Some top 100,000 websites collect everything you type—before you hit submit

When you sign up for a newsletter, make a hotel reservation, or check out online, you probably take for granted that if you mistype your email address three times or change your mind, it doesn't matter. Nothing happens until you hit the button. Maybe not. A surprising number of websites are collecting some or all of your data as you type it into a digital form, according to new research.

The top 100,000 websites were crawled and analyzed by researchers from the University of Lausanne and the University of Leuven. They found that 1,844 websites gathered an EU user's email address without their consent, and 2,950 US users' email in some form. Many of the sites incorporate third-party marketing and analytic services that cause behavior, even though they don't intend to conduct data-logging.

The researchers found 52 websites in which third parties, including the Russian tech giant Yandex, were incidentally collecting password data before submission. All 52 instances have since been resolved after the group disclosed their findings.

If there is a Submit button on a form, the reasonable expectation is that it will submit your data when you click it. We thought we'd find a few hundred websites where your email is collected before you submit, but this was far more than we expected.

Advertisement

The researchers, who will present their findings at the Usenix security conference in August, say they were inspired to investigate leaky forms by media reports. The behavior is similar to so-called keyloggers, which are typically malicious programs that log everything a target types. Users will probably not expect to have their information keylogged on a mainstream top-1,000 site. The researchers observed a few variations of the behavior. Some sites log data 888-739-5110 888-739-5110 888-739-5110 888-739-5110 888-739-5110 888-739-5110 888-739-5110 888-739-5110 888-739-5110 888-739-5110 888-739-5110 888-739-5110 888-739-5110 888-739-5110 888-739-5110 888-739-5110 888-739-5110 888-739-5110 888-739-5110 888-739-5110 888-739-5110 888-739-5110 888-739-5110 888-739-5110 888-739-5110 888-739-5110 888-739-5110 888-739-5110 888-739-5110 888-739-5110 888-739-5110 888-739-5110 888-739-5110 888-739-5110 888-739-5110 888-739-5110 888-739-5110 888-739-5110 888-739-5110 888-739-5110 888-739-5110 888-739-5110 888-739-5110 888-739-5110 888-739-5110 888-739-5110 888-739-5110 888-739-5110 888-739-5110 888-739-5110 888-739-5110 888-739-5110 888-739-5110 888-739-5110

In some cases, when you click the next field, they collect the previous one, like you click the password field and they collect the email, or you just click anywhere and they collect all the information immediately.

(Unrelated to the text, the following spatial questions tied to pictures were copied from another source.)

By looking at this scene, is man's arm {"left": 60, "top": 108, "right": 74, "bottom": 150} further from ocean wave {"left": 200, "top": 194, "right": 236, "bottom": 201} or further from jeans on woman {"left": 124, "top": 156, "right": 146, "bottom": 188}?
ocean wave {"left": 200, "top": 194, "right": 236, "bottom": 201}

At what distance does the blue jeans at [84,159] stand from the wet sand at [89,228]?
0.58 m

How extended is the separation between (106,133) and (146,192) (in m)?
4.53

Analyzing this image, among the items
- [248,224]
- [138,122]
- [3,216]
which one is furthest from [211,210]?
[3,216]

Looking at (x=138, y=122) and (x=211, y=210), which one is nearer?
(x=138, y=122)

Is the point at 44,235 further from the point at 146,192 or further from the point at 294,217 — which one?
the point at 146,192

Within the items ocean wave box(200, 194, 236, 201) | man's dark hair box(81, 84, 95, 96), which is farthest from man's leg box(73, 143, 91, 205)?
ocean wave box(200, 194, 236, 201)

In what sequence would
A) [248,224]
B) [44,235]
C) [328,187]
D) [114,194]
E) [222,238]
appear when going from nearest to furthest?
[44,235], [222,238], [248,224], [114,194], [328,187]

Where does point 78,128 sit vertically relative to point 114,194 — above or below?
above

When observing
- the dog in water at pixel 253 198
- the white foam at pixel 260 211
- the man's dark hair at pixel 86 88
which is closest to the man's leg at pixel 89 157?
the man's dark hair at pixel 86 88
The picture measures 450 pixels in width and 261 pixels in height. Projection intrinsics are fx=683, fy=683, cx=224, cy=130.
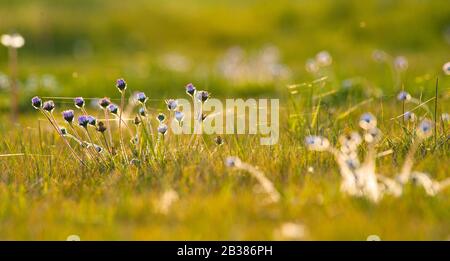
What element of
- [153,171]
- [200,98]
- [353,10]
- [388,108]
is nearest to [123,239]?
[153,171]

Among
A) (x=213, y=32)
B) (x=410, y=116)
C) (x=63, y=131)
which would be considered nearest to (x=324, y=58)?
(x=410, y=116)

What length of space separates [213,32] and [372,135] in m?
15.7

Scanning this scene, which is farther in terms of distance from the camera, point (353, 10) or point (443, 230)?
point (353, 10)

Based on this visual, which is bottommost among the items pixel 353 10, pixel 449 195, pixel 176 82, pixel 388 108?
pixel 449 195

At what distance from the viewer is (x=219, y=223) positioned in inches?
125

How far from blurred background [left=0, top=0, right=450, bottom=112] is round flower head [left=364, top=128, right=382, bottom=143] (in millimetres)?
7882

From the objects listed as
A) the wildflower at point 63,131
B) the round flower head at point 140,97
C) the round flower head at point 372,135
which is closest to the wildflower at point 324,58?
the round flower head at point 372,135

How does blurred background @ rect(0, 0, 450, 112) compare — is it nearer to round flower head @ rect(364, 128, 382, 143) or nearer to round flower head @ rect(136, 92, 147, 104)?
round flower head @ rect(364, 128, 382, 143)

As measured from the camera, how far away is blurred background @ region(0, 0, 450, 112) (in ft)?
50.7

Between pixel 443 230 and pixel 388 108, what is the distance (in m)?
3.13

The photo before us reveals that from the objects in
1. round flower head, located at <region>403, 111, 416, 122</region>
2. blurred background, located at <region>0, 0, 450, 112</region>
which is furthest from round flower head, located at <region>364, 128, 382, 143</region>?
blurred background, located at <region>0, 0, 450, 112</region>

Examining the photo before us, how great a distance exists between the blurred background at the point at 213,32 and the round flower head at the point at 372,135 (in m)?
7.88

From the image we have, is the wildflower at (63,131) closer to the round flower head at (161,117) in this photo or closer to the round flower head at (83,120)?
the round flower head at (83,120)
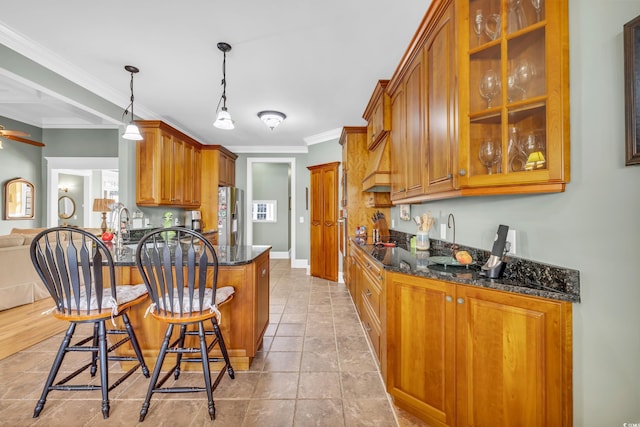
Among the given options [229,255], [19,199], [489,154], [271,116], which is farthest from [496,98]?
[19,199]

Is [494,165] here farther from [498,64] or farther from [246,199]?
[246,199]

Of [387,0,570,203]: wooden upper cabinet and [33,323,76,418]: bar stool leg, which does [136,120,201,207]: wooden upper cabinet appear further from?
[387,0,570,203]: wooden upper cabinet

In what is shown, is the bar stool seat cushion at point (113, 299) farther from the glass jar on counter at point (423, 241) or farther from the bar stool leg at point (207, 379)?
the glass jar on counter at point (423, 241)

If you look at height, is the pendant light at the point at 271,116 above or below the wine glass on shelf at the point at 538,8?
above

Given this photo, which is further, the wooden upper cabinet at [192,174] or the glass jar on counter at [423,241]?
the wooden upper cabinet at [192,174]

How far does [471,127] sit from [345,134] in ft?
9.84

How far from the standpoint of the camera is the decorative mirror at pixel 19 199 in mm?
4965

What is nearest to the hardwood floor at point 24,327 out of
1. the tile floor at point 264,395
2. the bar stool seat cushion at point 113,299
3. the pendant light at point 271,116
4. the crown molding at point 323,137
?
the tile floor at point 264,395

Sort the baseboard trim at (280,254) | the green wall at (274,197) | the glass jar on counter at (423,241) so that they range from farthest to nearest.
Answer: the green wall at (274,197) → the baseboard trim at (280,254) → the glass jar on counter at (423,241)

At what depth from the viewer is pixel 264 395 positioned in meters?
1.92

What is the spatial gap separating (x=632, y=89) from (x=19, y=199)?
782cm

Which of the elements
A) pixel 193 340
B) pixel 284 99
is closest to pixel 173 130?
pixel 284 99

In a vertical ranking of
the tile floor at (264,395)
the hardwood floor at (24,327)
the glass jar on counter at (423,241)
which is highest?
the glass jar on counter at (423,241)

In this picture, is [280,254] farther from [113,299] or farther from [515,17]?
[515,17]
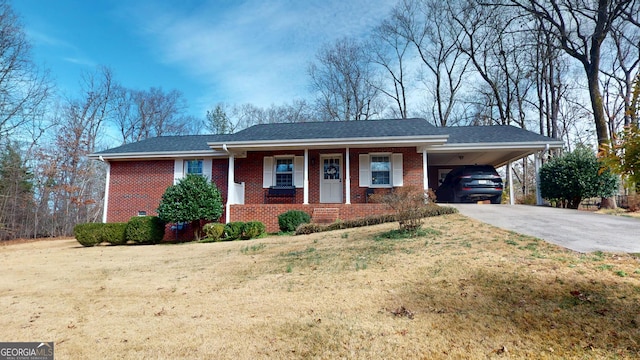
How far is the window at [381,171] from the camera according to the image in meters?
12.6

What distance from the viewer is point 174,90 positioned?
28.9 m

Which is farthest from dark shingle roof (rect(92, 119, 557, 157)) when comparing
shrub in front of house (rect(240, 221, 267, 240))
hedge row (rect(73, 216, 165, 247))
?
hedge row (rect(73, 216, 165, 247))

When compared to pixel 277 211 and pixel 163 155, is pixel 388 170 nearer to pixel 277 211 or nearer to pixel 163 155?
pixel 277 211

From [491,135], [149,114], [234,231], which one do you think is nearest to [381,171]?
[491,135]

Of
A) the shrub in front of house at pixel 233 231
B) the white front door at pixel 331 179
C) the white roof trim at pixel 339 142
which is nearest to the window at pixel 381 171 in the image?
the white roof trim at pixel 339 142

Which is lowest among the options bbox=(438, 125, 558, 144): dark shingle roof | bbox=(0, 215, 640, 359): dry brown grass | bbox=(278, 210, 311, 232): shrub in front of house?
bbox=(0, 215, 640, 359): dry brown grass

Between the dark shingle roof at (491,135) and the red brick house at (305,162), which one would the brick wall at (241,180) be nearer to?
the red brick house at (305,162)

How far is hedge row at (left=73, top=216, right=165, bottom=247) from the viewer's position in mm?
10359

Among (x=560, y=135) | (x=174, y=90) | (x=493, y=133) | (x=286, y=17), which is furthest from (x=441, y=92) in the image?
(x=174, y=90)

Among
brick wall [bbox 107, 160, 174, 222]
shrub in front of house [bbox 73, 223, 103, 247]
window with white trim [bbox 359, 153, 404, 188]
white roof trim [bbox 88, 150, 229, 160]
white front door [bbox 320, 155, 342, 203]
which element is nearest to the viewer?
shrub in front of house [bbox 73, 223, 103, 247]

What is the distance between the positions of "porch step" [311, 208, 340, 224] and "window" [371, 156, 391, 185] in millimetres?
2431

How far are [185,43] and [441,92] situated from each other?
18885 millimetres

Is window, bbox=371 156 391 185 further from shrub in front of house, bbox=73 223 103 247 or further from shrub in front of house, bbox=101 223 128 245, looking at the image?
shrub in front of house, bbox=73 223 103 247

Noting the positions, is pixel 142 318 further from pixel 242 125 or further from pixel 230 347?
Result: pixel 242 125
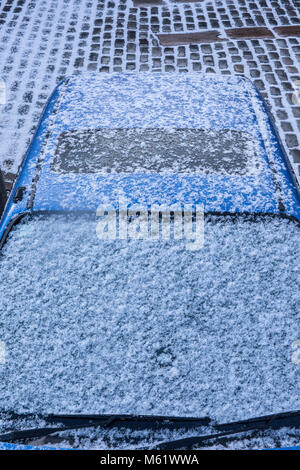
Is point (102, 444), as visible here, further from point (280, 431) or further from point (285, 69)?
point (285, 69)

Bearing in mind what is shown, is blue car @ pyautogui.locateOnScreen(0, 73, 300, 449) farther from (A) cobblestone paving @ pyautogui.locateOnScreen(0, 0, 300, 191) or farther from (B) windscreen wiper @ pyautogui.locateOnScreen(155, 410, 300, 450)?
(A) cobblestone paving @ pyautogui.locateOnScreen(0, 0, 300, 191)

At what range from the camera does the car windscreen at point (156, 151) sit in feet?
7.83

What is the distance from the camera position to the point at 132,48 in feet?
20.0

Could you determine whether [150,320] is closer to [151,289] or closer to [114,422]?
[151,289]

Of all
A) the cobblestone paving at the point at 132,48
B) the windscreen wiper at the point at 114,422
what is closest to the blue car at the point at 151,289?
the windscreen wiper at the point at 114,422

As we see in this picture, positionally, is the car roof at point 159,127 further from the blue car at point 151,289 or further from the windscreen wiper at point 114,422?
the windscreen wiper at point 114,422

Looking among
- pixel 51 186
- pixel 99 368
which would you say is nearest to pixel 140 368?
pixel 99 368

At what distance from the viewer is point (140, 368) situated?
179 cm

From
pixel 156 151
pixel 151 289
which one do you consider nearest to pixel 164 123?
pixel 156 151

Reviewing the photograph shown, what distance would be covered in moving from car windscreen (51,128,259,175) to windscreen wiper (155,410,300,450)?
1.29 m

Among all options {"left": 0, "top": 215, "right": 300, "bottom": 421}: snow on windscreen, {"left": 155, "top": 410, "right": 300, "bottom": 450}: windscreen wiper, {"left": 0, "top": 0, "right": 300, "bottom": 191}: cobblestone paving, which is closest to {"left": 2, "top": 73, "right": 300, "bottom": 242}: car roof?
{"left": 0, "top": 215, "right": 300, "bottom": 421}: snow on windscreen

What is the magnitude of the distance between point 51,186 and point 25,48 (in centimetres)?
476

The researchers say that the regional differences may be related to companies being more cautious about user tracking, and possibly integrating with fewer third parties, because of the EU's General Data Protection Regulation. The study didn't examine explanations for the disparity, but they emphasize that this is just one possibility.

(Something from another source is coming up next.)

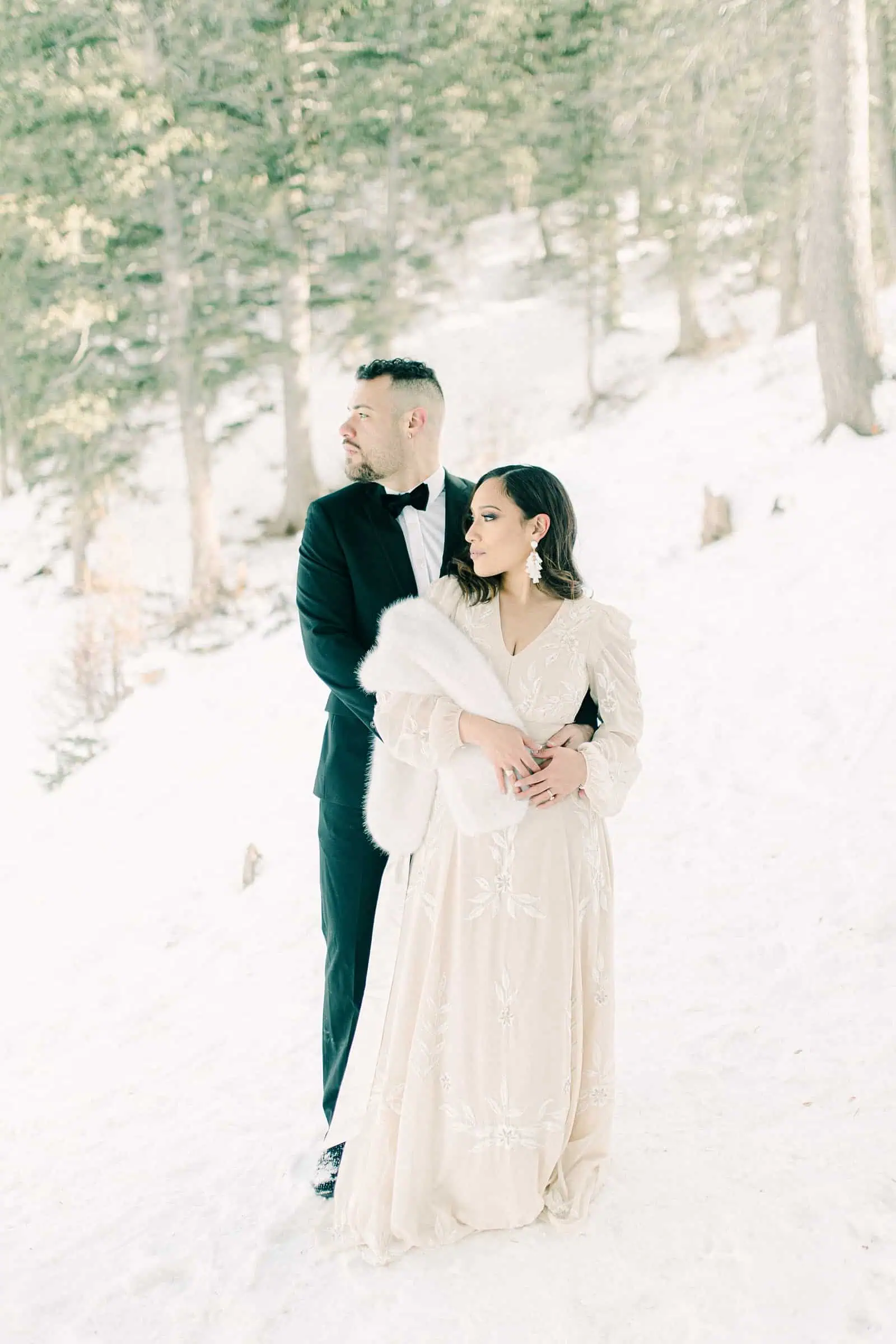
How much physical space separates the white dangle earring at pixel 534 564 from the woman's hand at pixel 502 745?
40cm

The researchers found that one explanation for some of the unexpected data collection may have to do with the challenge of differentiating between user actions on certain websites. This isn't an adequate justification from a privacy perspective.

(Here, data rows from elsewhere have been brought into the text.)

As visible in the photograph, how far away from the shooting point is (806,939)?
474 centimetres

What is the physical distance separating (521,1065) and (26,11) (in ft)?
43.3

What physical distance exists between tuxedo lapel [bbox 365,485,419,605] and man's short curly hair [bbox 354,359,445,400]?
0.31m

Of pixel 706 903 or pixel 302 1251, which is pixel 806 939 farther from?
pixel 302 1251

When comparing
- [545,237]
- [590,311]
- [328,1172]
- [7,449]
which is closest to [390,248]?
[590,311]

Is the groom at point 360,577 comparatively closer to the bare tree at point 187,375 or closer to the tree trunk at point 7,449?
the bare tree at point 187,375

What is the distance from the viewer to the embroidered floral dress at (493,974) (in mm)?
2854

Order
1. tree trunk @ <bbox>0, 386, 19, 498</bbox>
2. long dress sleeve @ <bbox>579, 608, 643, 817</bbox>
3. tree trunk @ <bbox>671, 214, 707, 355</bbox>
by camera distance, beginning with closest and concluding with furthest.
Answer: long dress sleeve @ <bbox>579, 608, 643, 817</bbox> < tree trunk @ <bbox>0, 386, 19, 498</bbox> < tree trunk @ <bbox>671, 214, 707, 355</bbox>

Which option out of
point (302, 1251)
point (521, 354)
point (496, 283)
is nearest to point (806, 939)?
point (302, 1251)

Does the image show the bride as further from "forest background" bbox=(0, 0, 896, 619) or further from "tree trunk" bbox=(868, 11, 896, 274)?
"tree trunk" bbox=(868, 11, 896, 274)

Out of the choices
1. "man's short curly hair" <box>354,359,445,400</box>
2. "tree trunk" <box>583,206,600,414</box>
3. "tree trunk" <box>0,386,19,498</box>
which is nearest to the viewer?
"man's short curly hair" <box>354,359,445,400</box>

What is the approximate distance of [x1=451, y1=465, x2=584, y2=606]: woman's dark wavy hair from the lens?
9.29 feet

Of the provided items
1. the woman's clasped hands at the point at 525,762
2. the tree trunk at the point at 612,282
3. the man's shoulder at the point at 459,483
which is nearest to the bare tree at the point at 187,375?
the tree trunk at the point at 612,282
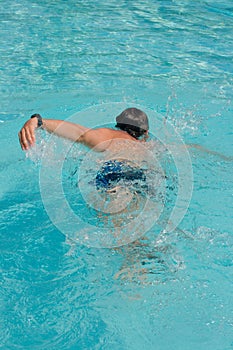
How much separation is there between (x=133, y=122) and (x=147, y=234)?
3.32 ft

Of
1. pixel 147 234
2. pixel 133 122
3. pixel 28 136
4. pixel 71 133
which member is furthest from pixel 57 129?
pixel 147 234

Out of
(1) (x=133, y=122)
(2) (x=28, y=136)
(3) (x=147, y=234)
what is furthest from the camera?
(3) (x=147, y=234)

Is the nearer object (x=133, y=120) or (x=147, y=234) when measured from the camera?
(x=133, y=120)

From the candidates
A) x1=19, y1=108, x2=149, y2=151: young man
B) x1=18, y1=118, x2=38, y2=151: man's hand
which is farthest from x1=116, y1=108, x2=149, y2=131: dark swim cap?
x1=18, y1=118, x2=38, y2=151: man's hand

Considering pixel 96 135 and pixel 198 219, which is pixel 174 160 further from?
pixel 96 135

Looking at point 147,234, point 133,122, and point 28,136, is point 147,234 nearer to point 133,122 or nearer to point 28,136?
point 133,122

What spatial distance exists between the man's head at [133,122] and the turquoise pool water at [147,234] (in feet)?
3.02

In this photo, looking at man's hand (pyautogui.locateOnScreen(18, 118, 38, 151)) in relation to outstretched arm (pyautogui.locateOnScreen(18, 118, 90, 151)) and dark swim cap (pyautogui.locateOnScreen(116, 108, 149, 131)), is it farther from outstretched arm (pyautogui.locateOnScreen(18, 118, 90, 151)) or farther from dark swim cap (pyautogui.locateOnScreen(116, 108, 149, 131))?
dark swim cap (pyautogui.locateOnScreen(116, 108, 149, 131))

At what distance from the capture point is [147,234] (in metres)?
4.26

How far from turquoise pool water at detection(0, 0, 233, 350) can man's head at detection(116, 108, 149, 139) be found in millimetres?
921

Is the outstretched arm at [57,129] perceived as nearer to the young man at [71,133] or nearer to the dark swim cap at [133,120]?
the young man at [71,133]

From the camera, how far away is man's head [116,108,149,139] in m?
4.10

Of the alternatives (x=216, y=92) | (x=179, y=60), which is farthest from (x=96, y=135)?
(x=179, y=60)

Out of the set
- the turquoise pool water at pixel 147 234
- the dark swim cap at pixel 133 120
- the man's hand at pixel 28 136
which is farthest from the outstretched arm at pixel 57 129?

The group discovered that there are two invisible marketing trackers on their websites that show them ads and track users across the web. Both claimed in their documentation that customers could turn on automatic advanced matching, which would prompt data collection when a user submitted a form. The researchers found that the tracking pixels were grabbing hashed email addresses, an obscured version of email addresses used to identify web users across platforms. For US users, 8,438 sites may have been leaking data to Meta, Facebook's parent company, and 7,379 sites may have been impacted for EU users. The group found 154 sites for US users of TikTok.

Advertisement

The researchers filed a bug report with Meta on March 25 and the company quickly assigned an engineer to the case, but the group has not heard an update since. The researchers notified TikTok on April 21 and have not heard back. WIRED asked Meta and TikTok to comment on the findings.

The privacy risks for users are that they can be tracked across different websites, across different sessions, and across mobile and desktop. You can clear it like you clear your cookies. It is a very powerful name.

As tech companies look to phase out cookie-based tracking in a nod to privacy concerns, marketers and other analysts will rely more and more on static IDs like phone numbers and email addresses.

The researchers created a Firefox extension called LeakInspector to detect rogue form collection since they found that deletion of data in a form before submission may not be enough to protect you from all collection. They hope their findings will raise awareness about the issue, not only for regular web users, but also for website developers and administrators who can check whether their own systems or any of the third parties they are using are collecting data from forms without consent.

In an already crowded online field, leaking forms are just one more type of data collection to be wary of.

The story was originally on wired.com.